Records drawn from a dataset:
■ ■ ■ ■ ■ ■ ■

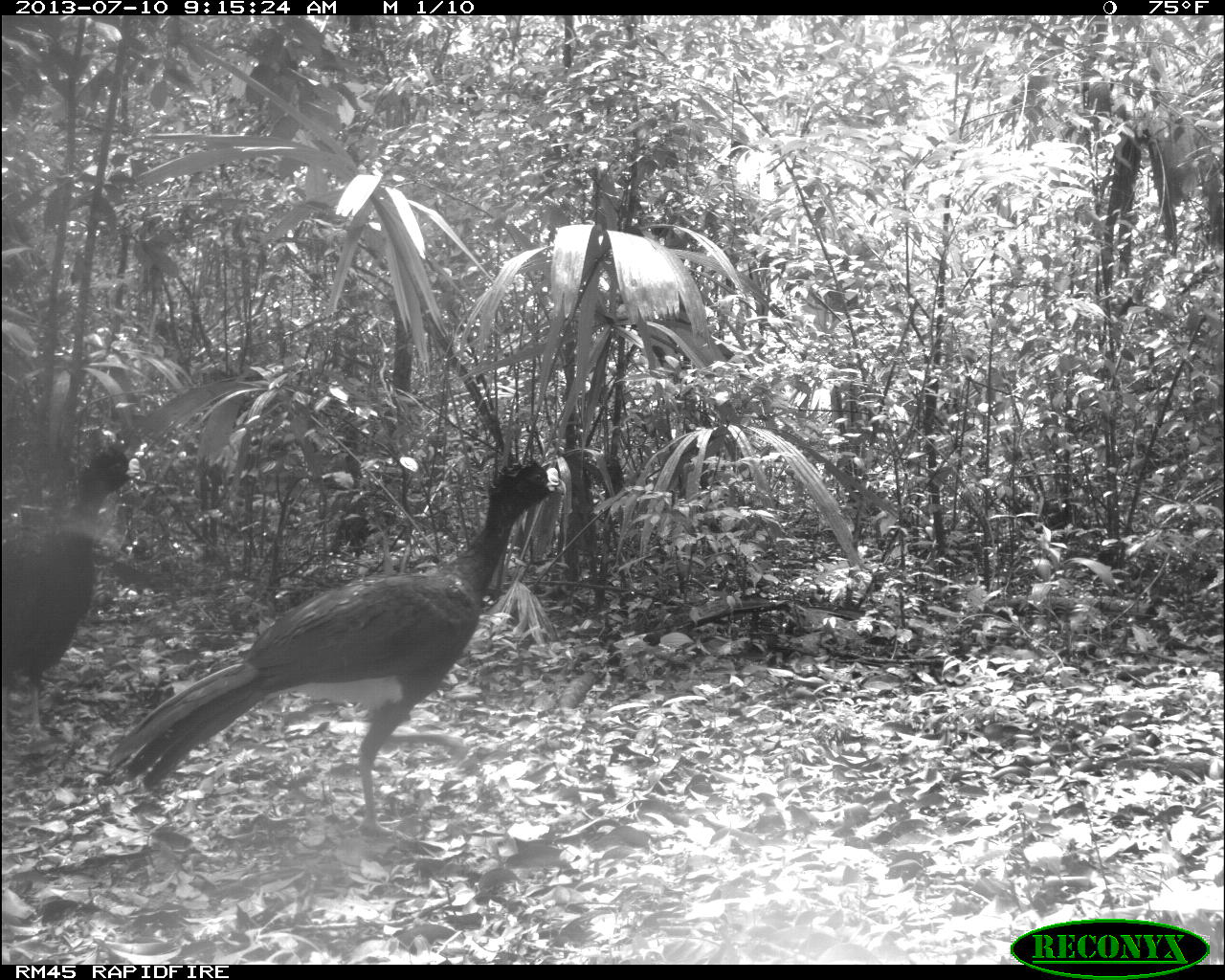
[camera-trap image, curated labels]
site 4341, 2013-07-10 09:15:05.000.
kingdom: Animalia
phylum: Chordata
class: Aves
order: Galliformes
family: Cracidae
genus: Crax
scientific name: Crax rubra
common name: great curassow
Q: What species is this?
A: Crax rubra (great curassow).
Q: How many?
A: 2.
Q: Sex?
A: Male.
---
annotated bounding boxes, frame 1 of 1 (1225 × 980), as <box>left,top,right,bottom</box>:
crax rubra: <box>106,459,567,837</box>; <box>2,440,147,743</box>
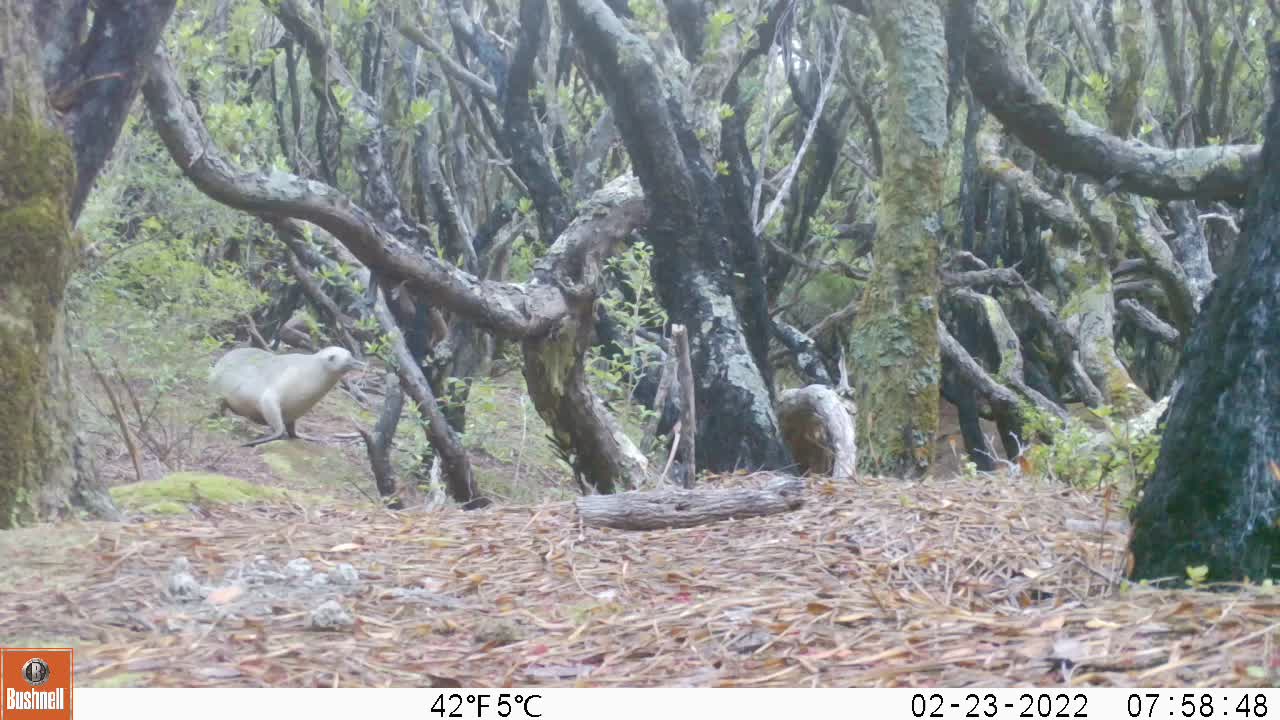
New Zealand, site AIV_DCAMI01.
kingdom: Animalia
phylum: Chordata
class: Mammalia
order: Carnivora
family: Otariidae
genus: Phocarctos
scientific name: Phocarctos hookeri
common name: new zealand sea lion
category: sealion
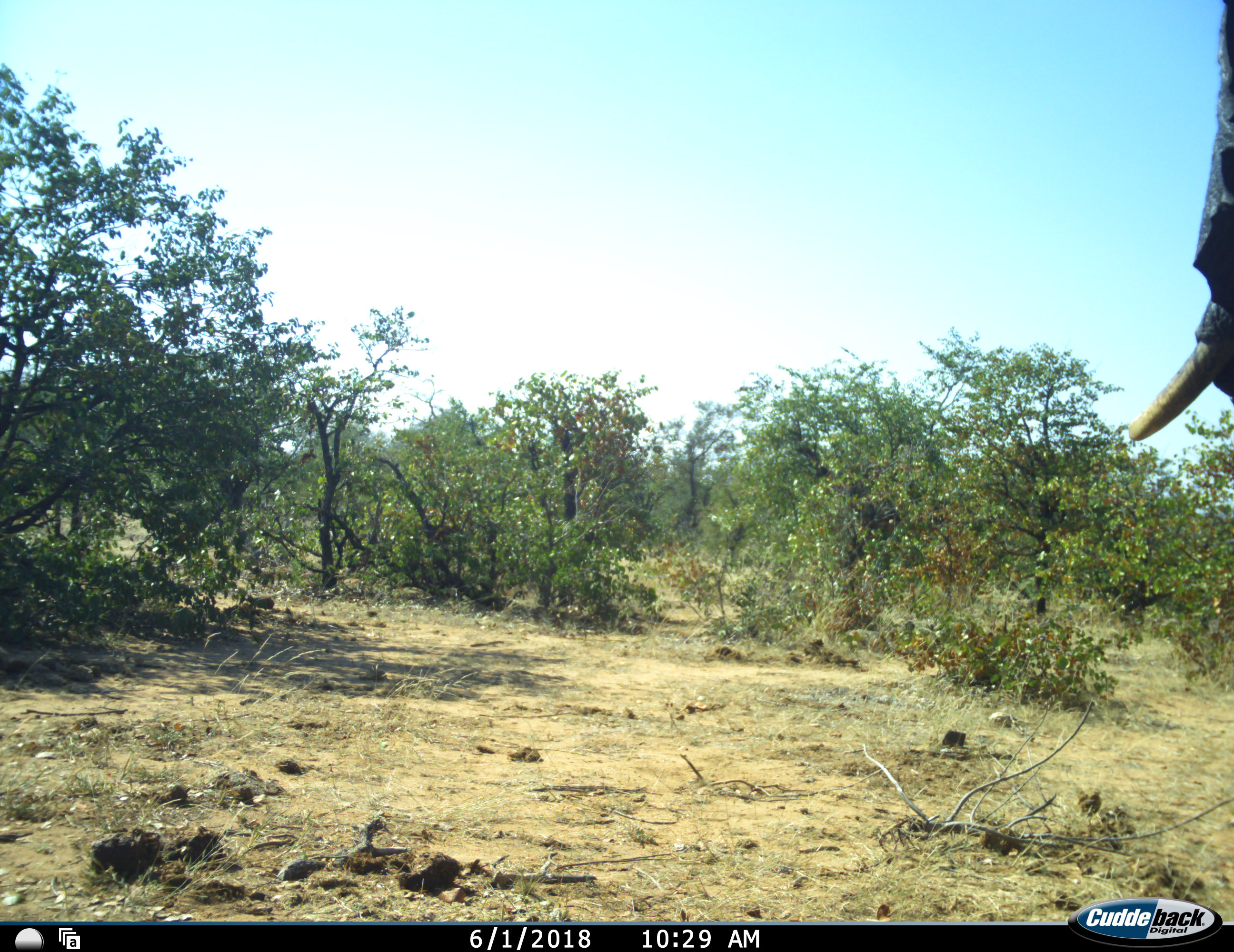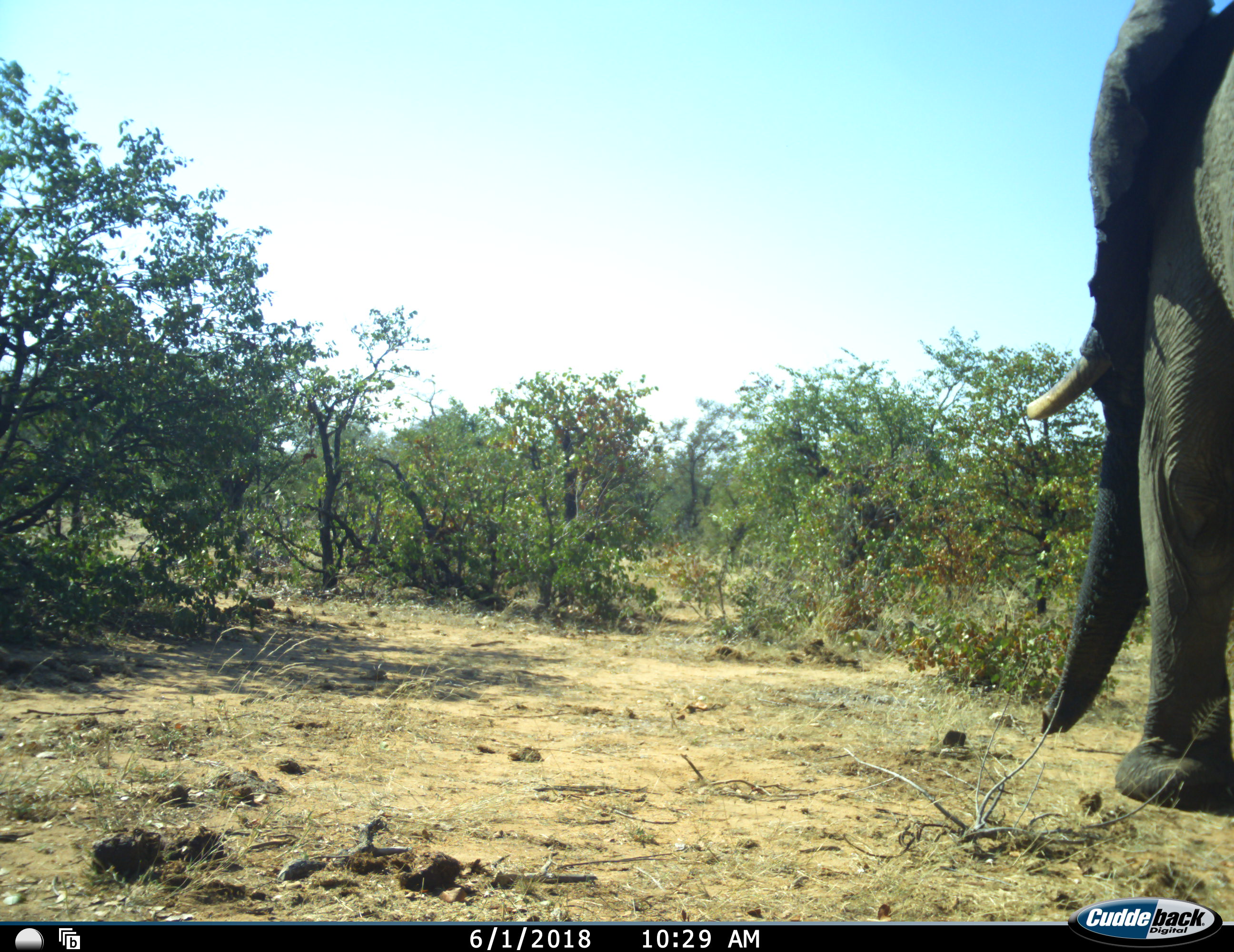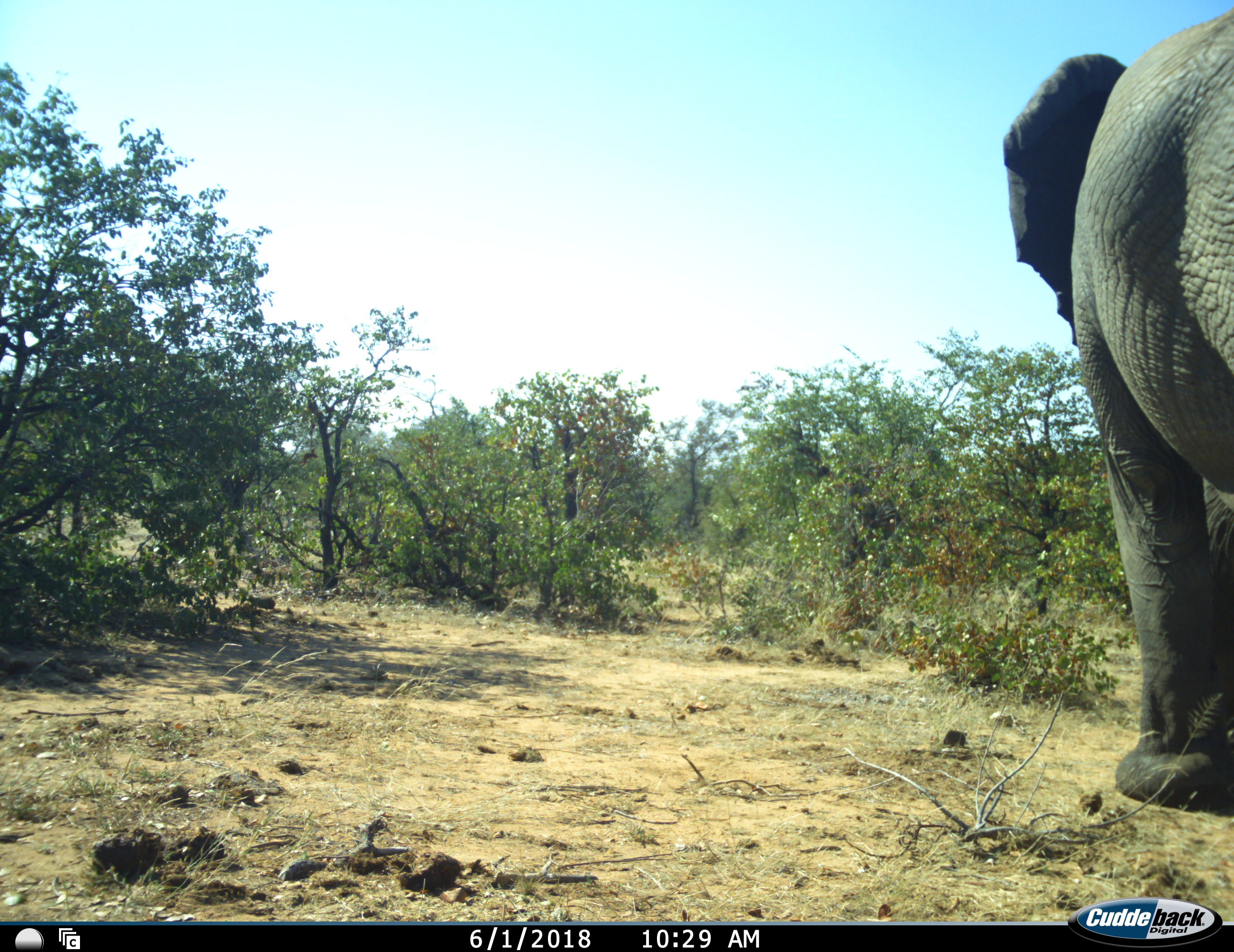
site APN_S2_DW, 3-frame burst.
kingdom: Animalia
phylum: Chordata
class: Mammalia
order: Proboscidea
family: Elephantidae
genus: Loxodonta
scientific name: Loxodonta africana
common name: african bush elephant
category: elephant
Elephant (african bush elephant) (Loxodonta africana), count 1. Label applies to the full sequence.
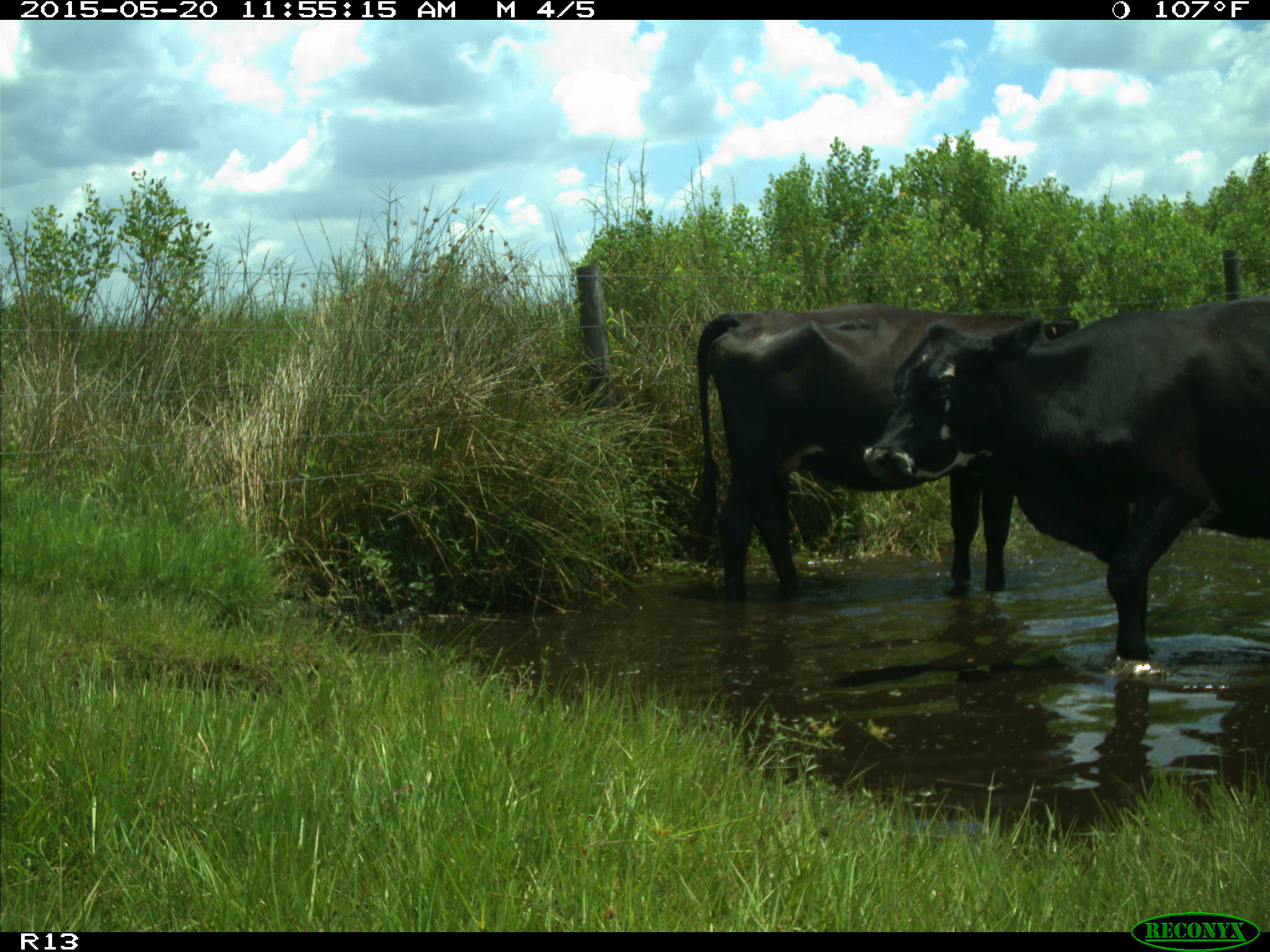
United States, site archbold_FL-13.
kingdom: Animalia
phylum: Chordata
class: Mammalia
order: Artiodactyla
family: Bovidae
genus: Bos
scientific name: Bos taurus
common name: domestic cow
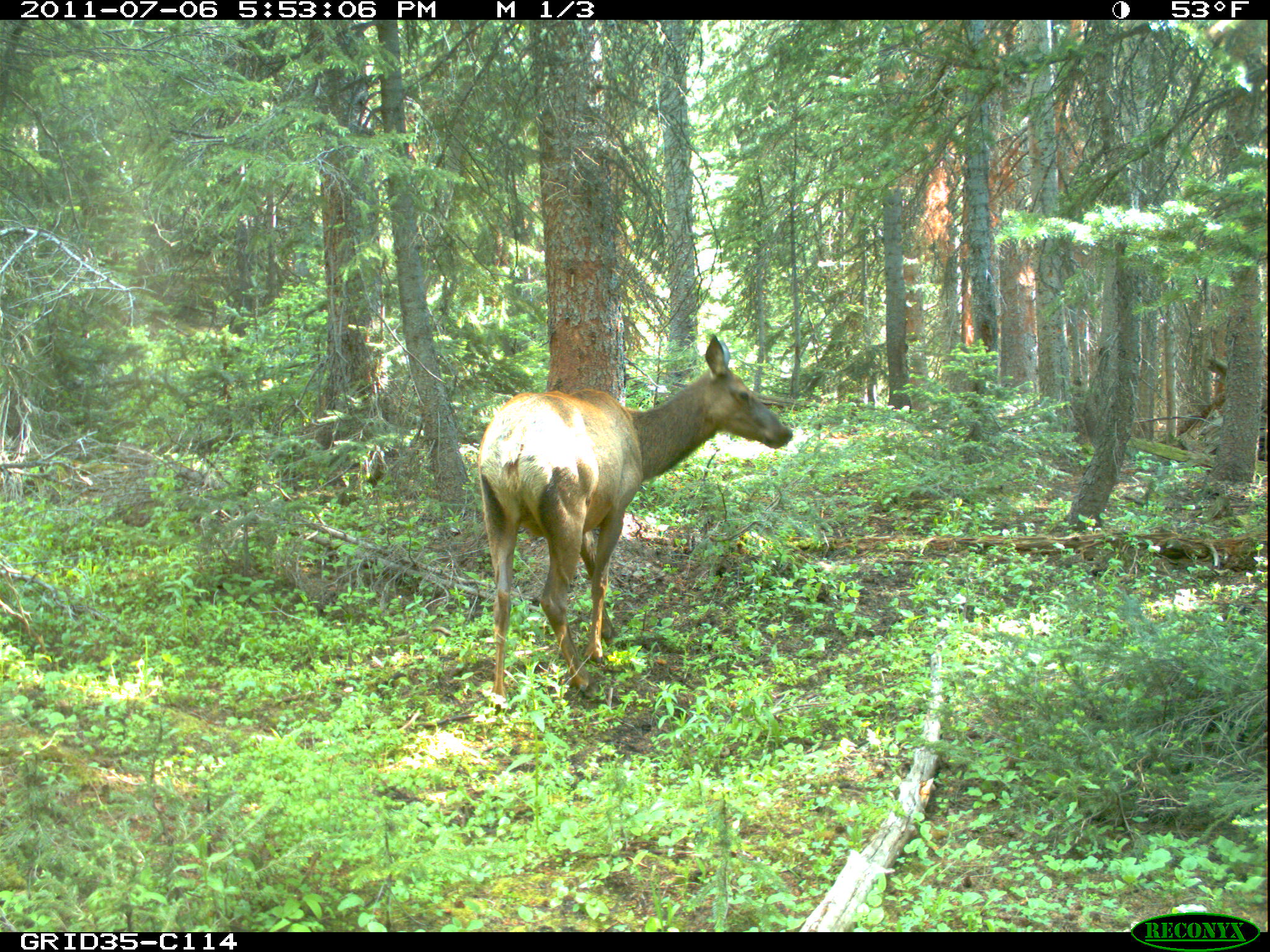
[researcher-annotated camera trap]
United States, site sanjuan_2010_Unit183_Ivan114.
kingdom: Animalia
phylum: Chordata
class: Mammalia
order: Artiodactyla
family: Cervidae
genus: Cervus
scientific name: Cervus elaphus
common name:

■ ■ ■ ■ ■ ■ ■

# WHAT TO PRODUCE
In the data, the line that contains "category: sealion" begins the part to write out; restate it and each line after it word for word through the end, with no pictures.

# SOLUTION TO THIS TASK
category: sealion
site APN_S2_DW, 3-frame burst.
kingdom: Animalia
phylum: Chordata
class: Mammalia
order: Proboscidea
family: Elephantidae
genus: Loxodonta
scientific name: Loxodonta africana
common name: african bush elephant
category: elephant
Elephant (african bush elephant) (Loxodonta africana), count 1. Label applies to the full sequence.
United States, site archbold_FL-13.
kingdom: Animalia
phylum: Chordata
class: Mammalia
order: Artiodactyla
family: Bovidae
genus: Bos
scientific name: Bos taurus
common name: domestic cow
[researcher-annotated camera trap]
United States, site sanjuan_2010_Unit183_Ivan114.
kingdom: Animalia
phylum: Chordata
class: Mammalia
order: Artiodactyla
family: Cervidae
genus: Cervus
scientific name: Cervus elaphus
common name:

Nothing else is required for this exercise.